Where some children appear to struggle to be creative or solve problems the issue is in fact caused by a lack of biologically secondary knowledge. Contrary to Luckin’s assertions, regurgitating knowledge is not something that you can “automate very easily”. In order to ‘regurgitate’ knowledge you’ve first got to know it, and knowing abstractions is not nearly as effortless as many otherwise very smart people seem to believe. It takes a lot of time to teach children all the cultural knowledge they need to make sense of the modern world. So much time in fact that there’s precious little of it to spare for fripperies like contentless creativity or hollow collaboration.
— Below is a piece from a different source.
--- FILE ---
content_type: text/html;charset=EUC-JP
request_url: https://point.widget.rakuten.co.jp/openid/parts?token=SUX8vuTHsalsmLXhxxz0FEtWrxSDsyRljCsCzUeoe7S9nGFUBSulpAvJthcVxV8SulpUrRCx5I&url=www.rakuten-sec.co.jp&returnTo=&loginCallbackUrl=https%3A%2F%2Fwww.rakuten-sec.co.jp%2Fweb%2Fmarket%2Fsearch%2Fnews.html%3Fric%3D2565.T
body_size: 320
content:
After all, curriculum time is strictly finite and there is always an opportunity cost to every decision we make about what to teach.
Rather than investing time on working on problems collaboratively just in case we have to one day collaborate with robots, we’d be much better off developing students’ capacity to collaborate by giving them lots of powerful knowledge which they can then use to solve problems with and collaborate on solutions to problems we don’t yet know exist. Understanding the evolution of how we learn asks some difficult questions about the curriculum we put in front of children. Whilst they will be highly motivated to engage when they have opportunities to socially interact and develop other biologically primary abilities, these are things they would probably learn independently without giving up curriculum time.